§ EXERCISE DIRECTIONS: Below are records with pictures in them. Output exactly the lines from the one with "Pakistan's late Bhutto" through the one with "雅兰仕小霸王K10外屏R10幕PLUS平板电脑显示触摸屏增强版 学习机内", both included, and leave every picture out; give only those lines.

§ ENTRIES PROVIDED:
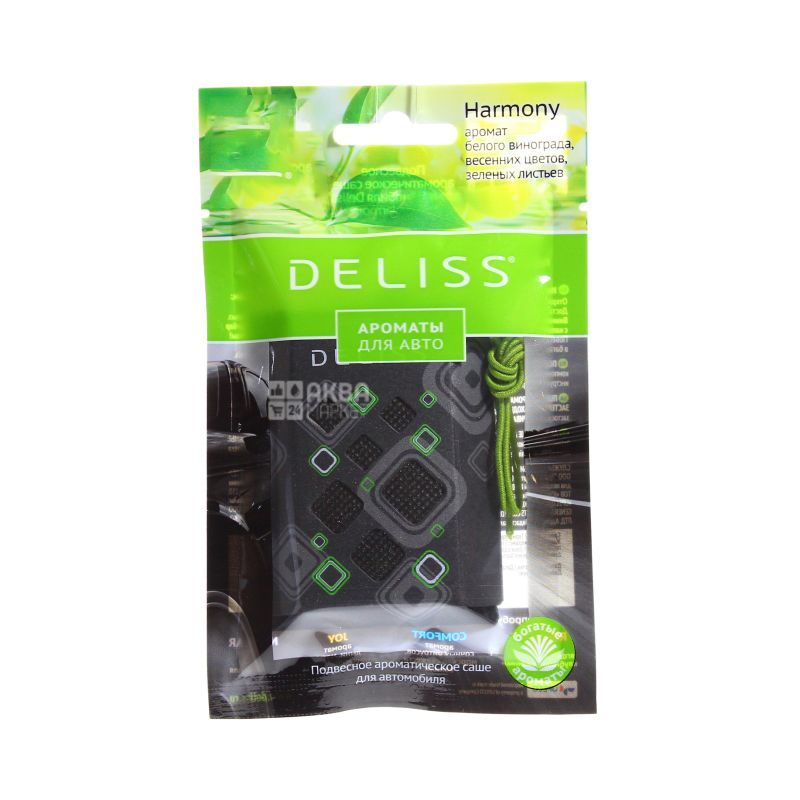 Deliss, 1 шт., Подвесное Аромасаше Harmony, Аромат белого винограда, весенних цветов и зеленых листьев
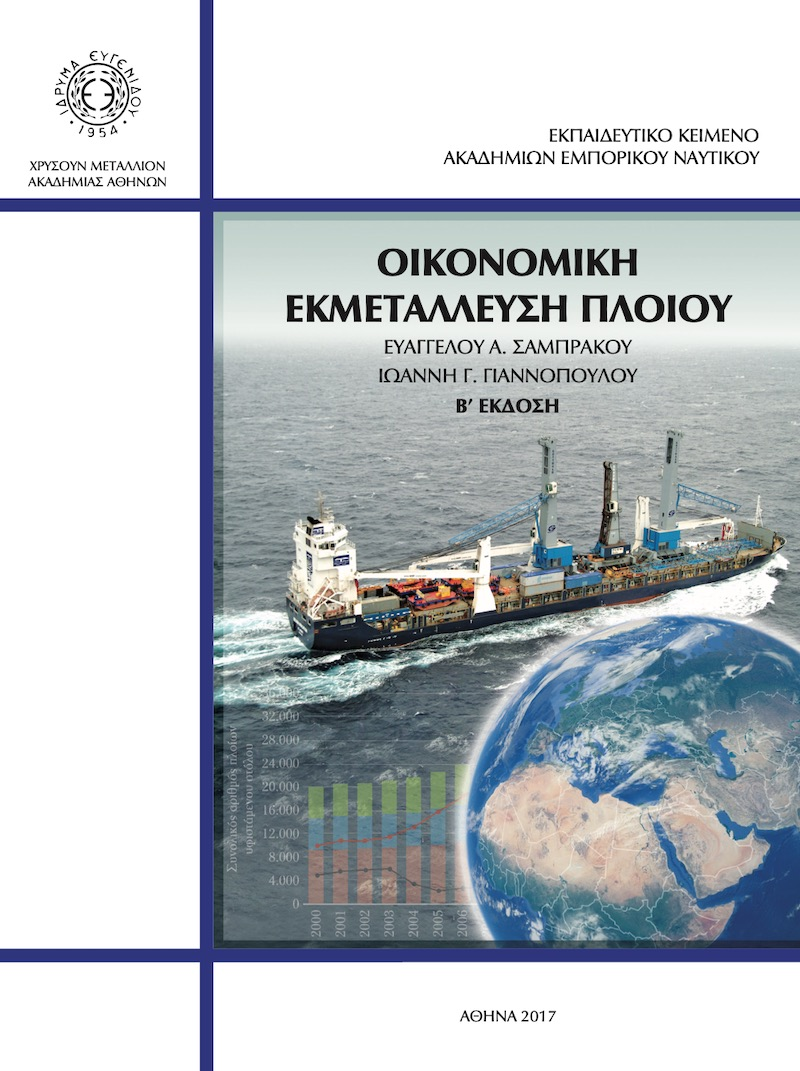 Οικονομική Εκμετάλλευση Πλοίου - e-Nautilia.gr | Το Ελληνικό Portal για την Ναυτιλία. Τελευταία νέα, άρθρα, Οπτικοακουστικό Υλικό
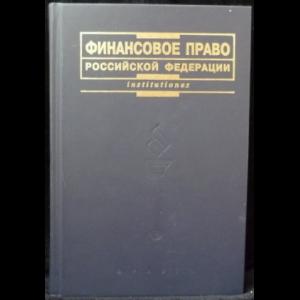 Карасева М.В. - Финансовое право Российской Федерации. Учебник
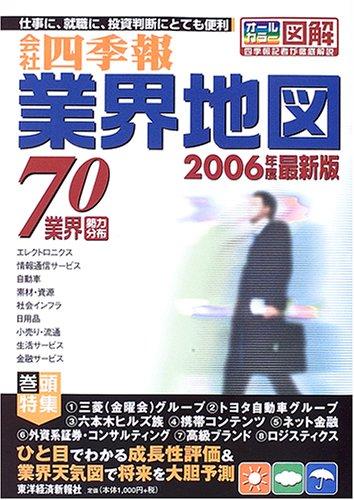 業界地図〈2006年度最新版〉―70業界勢力分布の詳細を見る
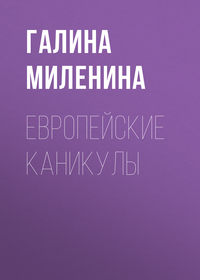 Миленина, Галина  - Европейские каникулы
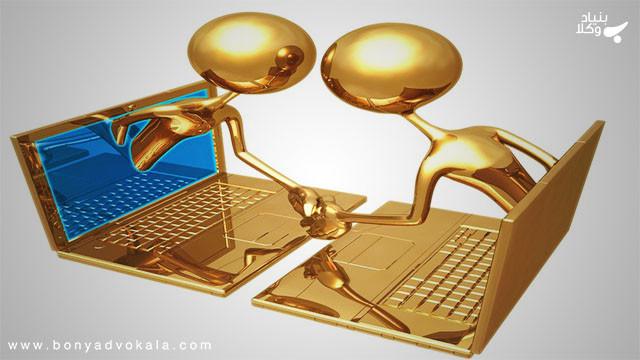 مسائل حقوقی تجارت الکترونیک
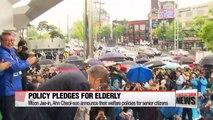 Moon Jae-in and Ahn Cheol-soo announce their pledges for welfare programs for elderly citizens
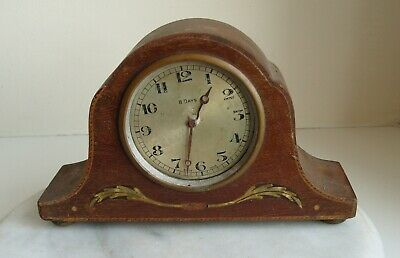 Vintage  Swiss Made Mantle Clock Case 14cm Tall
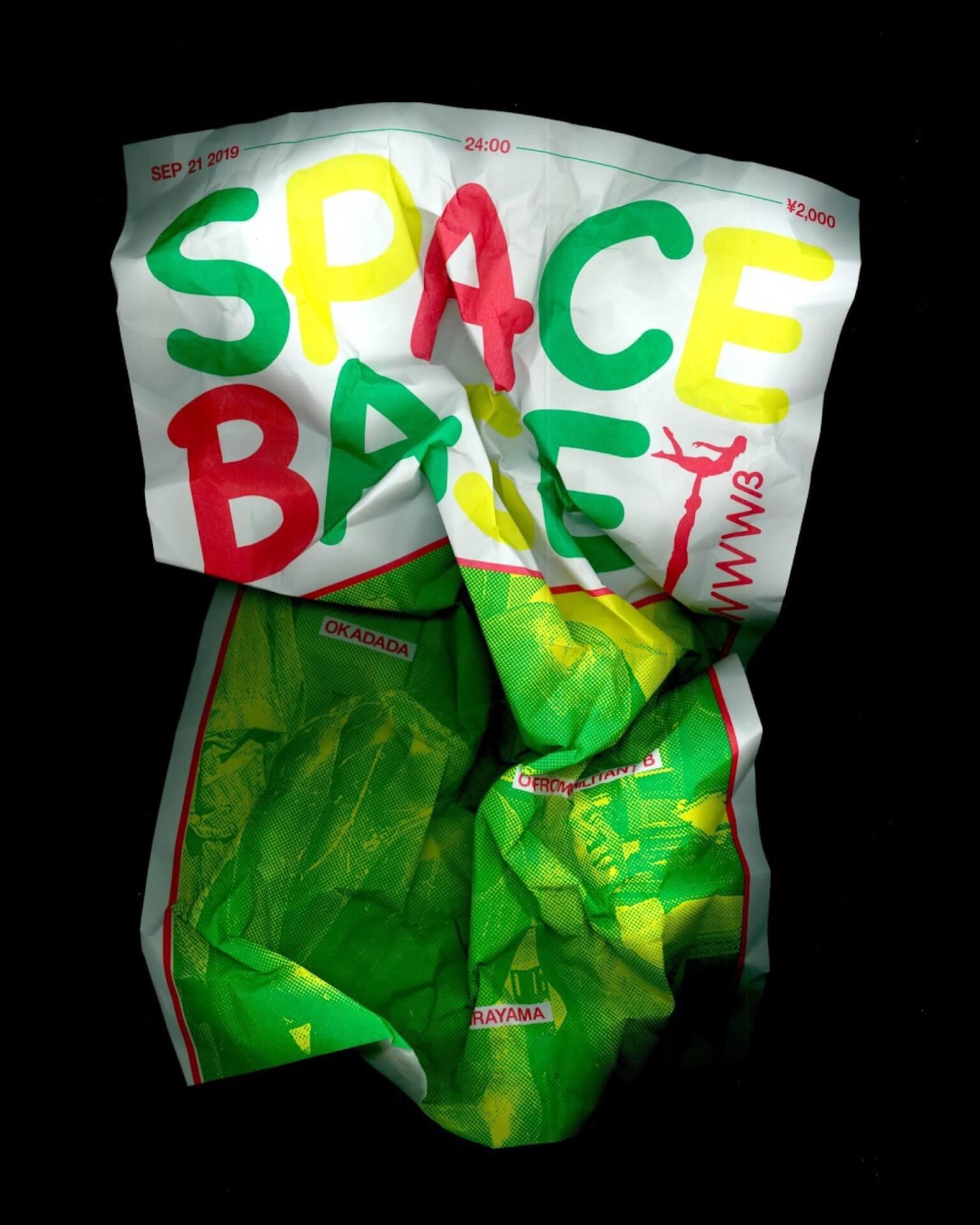 okadada、KIRAYAMA、OG from Militant Bと絶大な信頼を得る86年生のDJ3者が集う<SPACE BASE>第2回が9月にWWWβで開催 music190828-spacebase-5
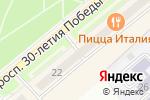 Схема проезда до компании СпортZona в Заречном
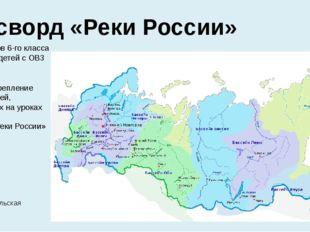 Учитель: Угальская Г.А. Кроссворд «Реки России» для учеников 6-го класса школ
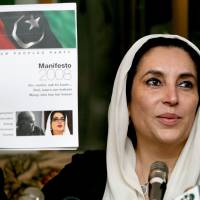 Pakistan's late Bhutto still leads her party in campaign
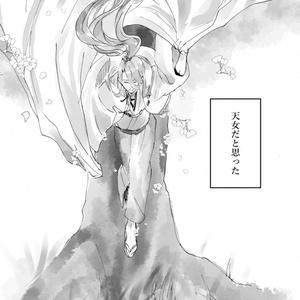 【姥蜂】花咲記 上巻※6/16〆受注生産・再販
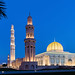 Sultan Qaboos Grand Mosque, Musqat, Oman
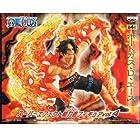 ONE PIECE ワンピース スーパーエフェクト能力者フィギュア Vol.4 ポートガス・D・エース 単品
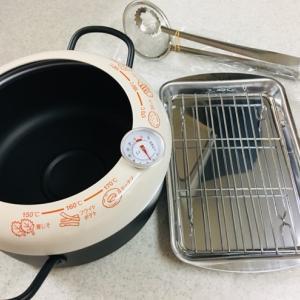 マクニカ富士エレホールディングスから天ぷら鍋が届きました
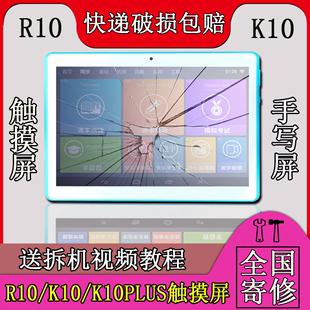 雅兰仕小霸王K10外屏R10幕PLUS平板电脑显示触摸屏增强版 学习机内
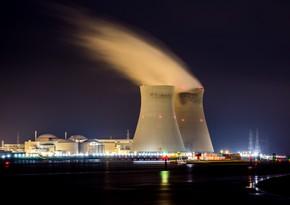 МАГАТЭ ожидает роста использования атомной энергии к 2050 году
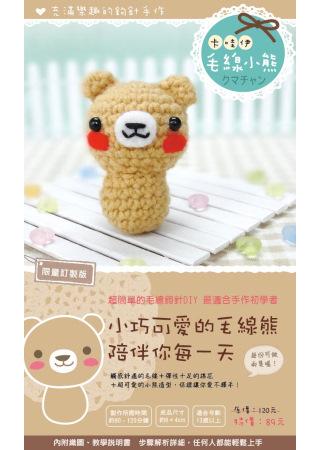 毛線鉤針材料包 毛線小熊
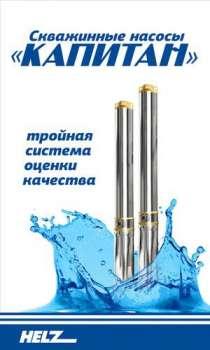Скважинные насосы, в г.Харьков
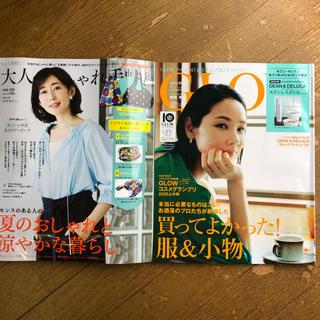 雑誌2冊 ★ 大人のおしゃれ手帳8月号&GLOW8月号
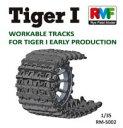 1/35 タイガーI 重戦車 前期型用 組立可動履帯[ライフィールドモデル]《発売済・在庫品》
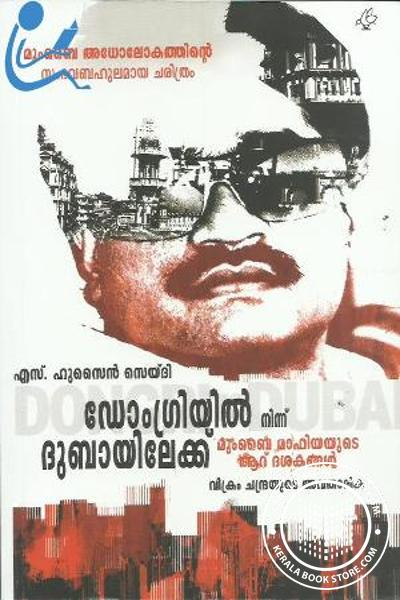 Cover Image of Book Dongriyilninnu Dubayilekku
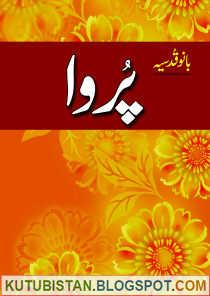 Purwa Novel by Bano Qudsia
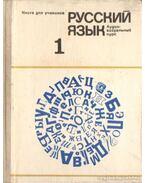 Orosz nyelv 1.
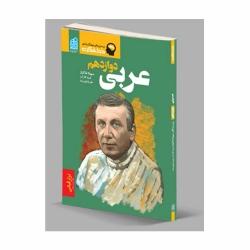کتاب خط فکری عربی دوازدهم نشردریافت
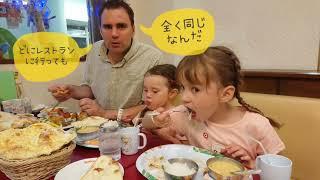 【ガネーシュ】広島港でデラックスなインドカレー!バイリンガル姉妹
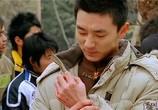 Фильм Ушу / Wushu (2008) - cцена 3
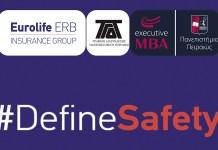 definesafety διαγωνισμός Eurolife ERB Πανεπιστήμιο Πειραιά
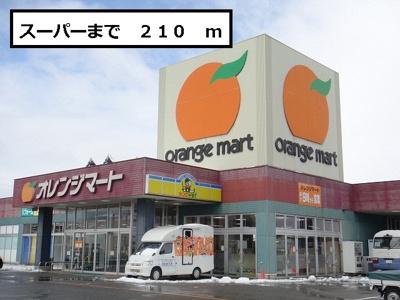 オレンジマートまで210m
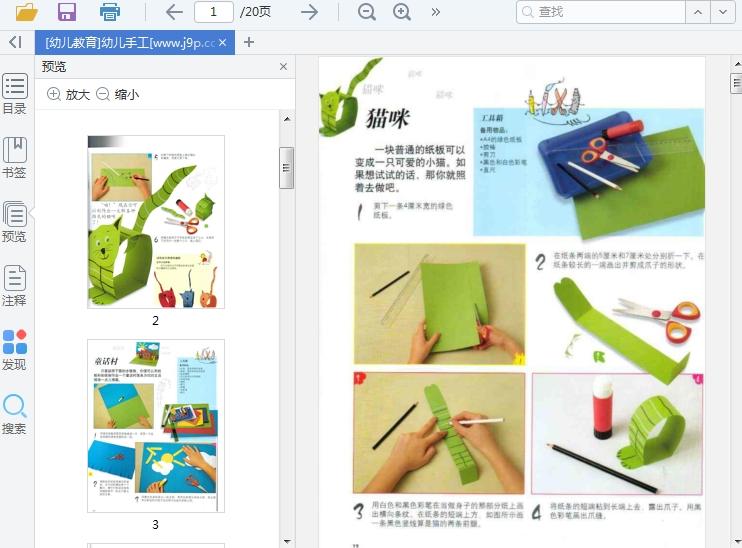 幼儿手工制作PDF截图0
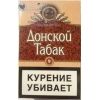 """Продам оптом сигареты Донской табак (Оригинал """"RUSSIAN"""")"""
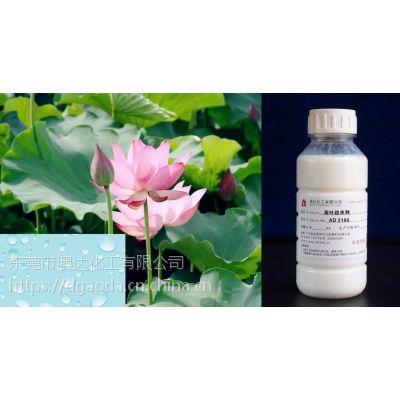 (澳)(达)荷叶疏水剂减少涂膜吸水性和开裂性,表面荷叶效果显著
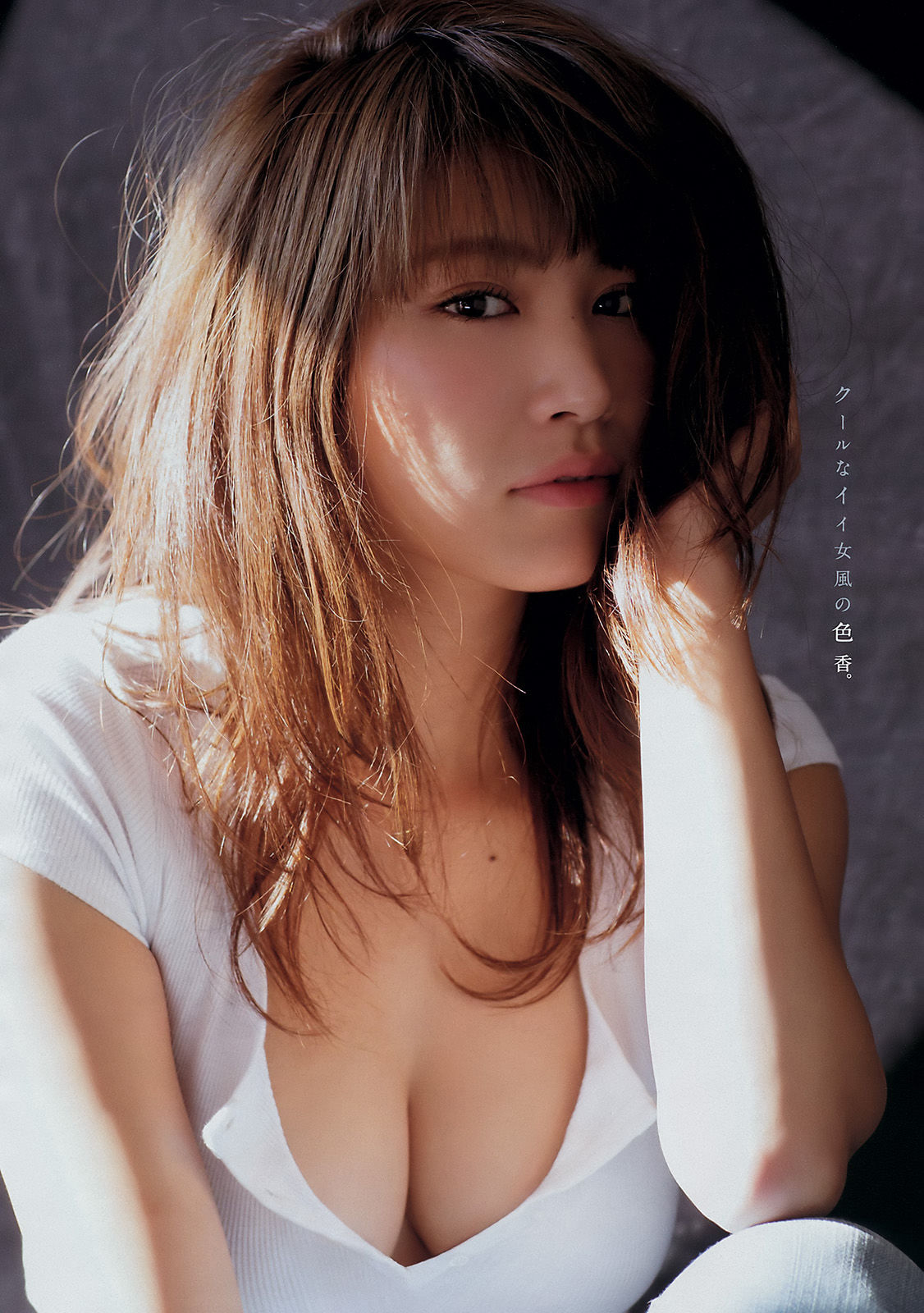 VOL.20 [Young Magazine]日本嫩模:久松郁实超高清写真套图(12P)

§ ANSWER TO THE EXERCISE:
 Pakistan's late Bhutto still leads her party in campaign
 【姥蜂】花咲記 上巻※6/16〆受注生産・再販
 Sultan Qaboos Grand Mosque, Musqat, Oman
 ONE PIECE ワンピース スーパーエフェクト能力者フィギュア Vol.4 ポートガス・D・エース 単品
 マクニカ富士エレホールディングスから天ぷら鍋が届きました
 雅兰仕小霸王K10外屏R10幕PLUS平板电脑显示触摸屏增强版 学习机内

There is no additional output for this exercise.